Leicht gefallen ist ihr die Absage nicht. "Wir haben uns wirklich lange und ausführlich damit befasst, ob und in welchem Umfang eine solche Veranstaltung möglich sein könnte", sagt sie, "doch wir sind letztendlich zu dem Entschluss gekommen, dass wir den Erwartungen aller – auch unseren eigenen – im Corona-Jahr 2020 nicht gerecht werden."

Gewöhnlich steht das Reitsportzentrum Hohenzollern im Herbst ganz im Zeichen des Reitsports. Beim Hohenzollern-Reitturnier in Bisingen wird fünf Tage Spitzensport mit Wettbewerben der Klassen A bis S geboten. Das baden-württembergische Traditionsturnier lockt viele Reiter und Zuschauer an.

Entertainment, schicke Pferde, hochklassiger Reitsport und Turnierluft – das alles fasziniert Pferdefreunde beim Turnier im Reitsportzentrum Hohenzollern. Dabei messen sich hochkarätige Reiter und Pferde an dem fünftägigen Turnier unter der Burg Hohenzollern in den Disziplinen Springen, Dressur, Voltigieren und Fahrsport. Aber leider nicht in diesem Jahr.

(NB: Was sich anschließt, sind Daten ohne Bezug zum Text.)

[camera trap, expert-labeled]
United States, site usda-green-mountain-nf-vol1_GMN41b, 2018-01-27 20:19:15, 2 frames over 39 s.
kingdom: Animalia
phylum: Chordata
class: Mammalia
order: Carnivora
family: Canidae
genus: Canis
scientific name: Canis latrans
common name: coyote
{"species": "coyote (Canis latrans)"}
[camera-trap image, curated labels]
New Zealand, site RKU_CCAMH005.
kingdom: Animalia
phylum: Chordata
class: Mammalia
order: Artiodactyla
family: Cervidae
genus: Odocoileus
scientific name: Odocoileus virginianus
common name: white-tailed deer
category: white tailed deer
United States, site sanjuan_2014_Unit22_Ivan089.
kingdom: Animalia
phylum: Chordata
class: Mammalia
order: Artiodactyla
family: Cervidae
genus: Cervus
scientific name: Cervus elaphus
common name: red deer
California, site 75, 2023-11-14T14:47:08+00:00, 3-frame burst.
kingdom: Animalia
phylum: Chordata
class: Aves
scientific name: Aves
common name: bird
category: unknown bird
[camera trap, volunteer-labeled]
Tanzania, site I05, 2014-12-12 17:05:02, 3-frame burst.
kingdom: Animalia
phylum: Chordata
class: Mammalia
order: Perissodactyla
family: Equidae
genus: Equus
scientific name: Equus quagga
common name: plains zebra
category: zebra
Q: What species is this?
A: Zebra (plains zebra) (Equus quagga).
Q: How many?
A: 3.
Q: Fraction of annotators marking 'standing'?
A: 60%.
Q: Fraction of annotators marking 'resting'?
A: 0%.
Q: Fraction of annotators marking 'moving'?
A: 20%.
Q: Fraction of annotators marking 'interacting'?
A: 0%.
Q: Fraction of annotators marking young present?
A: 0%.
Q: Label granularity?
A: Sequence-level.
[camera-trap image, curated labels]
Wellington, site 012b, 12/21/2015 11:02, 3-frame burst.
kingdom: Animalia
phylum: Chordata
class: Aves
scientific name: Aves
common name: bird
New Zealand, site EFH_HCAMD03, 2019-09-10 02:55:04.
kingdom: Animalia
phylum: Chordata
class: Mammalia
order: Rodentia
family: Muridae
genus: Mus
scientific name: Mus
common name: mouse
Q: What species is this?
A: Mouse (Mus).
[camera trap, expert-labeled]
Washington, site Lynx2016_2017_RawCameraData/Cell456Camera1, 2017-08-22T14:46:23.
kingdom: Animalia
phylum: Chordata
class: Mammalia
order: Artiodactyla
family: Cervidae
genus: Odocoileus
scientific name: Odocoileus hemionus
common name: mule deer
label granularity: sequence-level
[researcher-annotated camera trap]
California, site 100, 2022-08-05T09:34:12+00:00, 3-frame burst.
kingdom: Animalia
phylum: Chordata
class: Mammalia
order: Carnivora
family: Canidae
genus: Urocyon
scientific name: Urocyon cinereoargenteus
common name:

"Für uns steht ganz klar die Gesundheit aller Beteiligten – ob Teilnehmer, Zuschauer, Helfer, Sponsoren oder Funktionäre – im Vordergrund", erklärt Meiser-Feyrer, "unsere Verantwortung nehmen wir da sehr ernst. Jedes gesundheitliche Risiko ist soweit wie möglich auszuschließen. Besonders im Hinblick auf die ungewissen Aussichten, die uns infolge der Pandemie für den Herbst diesen Jahres bevorstehen."

Kaum vorstellbar, dass die ansonsten herrschende Hochstimmung am Samstagabend vereinbar wäre mit Abstandsgebote und sonstigen Verhaltensbeschränkungen. "Die Hygienevorschriften für Indoor-Veranstaltungen sehen ganz anders aus als auf den aktuell stattfindenden Freilandturnieren", erwartet Meiser-Feyrer, "ich gehe beispielsweise fest davon aus, dass die Maskenpflicht bei den Hallenturnieren wieder für alle Beteiligen zum Tragen kommt." Das würde sich auf das gesamte Turnier auswirken. "Die familiäre Atmosphäre und das einzigartige Ambiente, welches unser traditionelles Hohenzollern Reitturnier ausmachen und auf welches wir jahrelang hingearbeitet haben, wären unter diesen Rahmenbedingungen nicht gegeben", sagt Meiser-Feyrer und bedauert: "Das bekannte Gänsehaut-Feeling am Samstagabend im Bisinger Hexenkessel wird sich mit maximal 500 Personen auf Abstand nicht einstellen."

Auch Schirmherr Günter-Martin Pauli, Landrat des Zollernalbkreises, bedauert die Absage. "Dass wir auf diese erstklassige, traditionsreiche und zugleich beliebte Veranstaltungen in diesem Herbst verzichten müssen, ist natürlich schade", sagt er. "Die Entscheidung ist jedoch konsequent, vernünftig und nachvollziehbar. Vor- und Weitsicht ist das Gebot der Stunde." Obwohl noch zweieinhalb Monate ins Land ziehen werden, ehe das Turnier stattgefunden hätte, weiß Pauli: "Die unsichere Zeit, in der wir uns befinden, lässt noch nicht abschätzen, wie sich das Geschehen nach dem Sommer weiterentwickeln wird." Und nicht nur er wünscht sich "mehr Normalität im Jahr 2021".

Damit wieder Reiter aus dem gesamten Bundesgebiet zum renommierten Reitturnier kommen – und auch wieder zahlreiche Akteure aus dem Ausland. Denn gute Organisation garantieren Catrin Meiser-Feyrer und ihr eingespieltes Team mit rund 100 Helfern im Parcours, Wettkampfbüro oder im Café. Die dürfen sich auf ihren Einsatz 2021 freuen. Meiser-Feyrer: "Versprochen! 2021 wird es auf jeden Fall ein Wiedersehen in Bisingen geben!"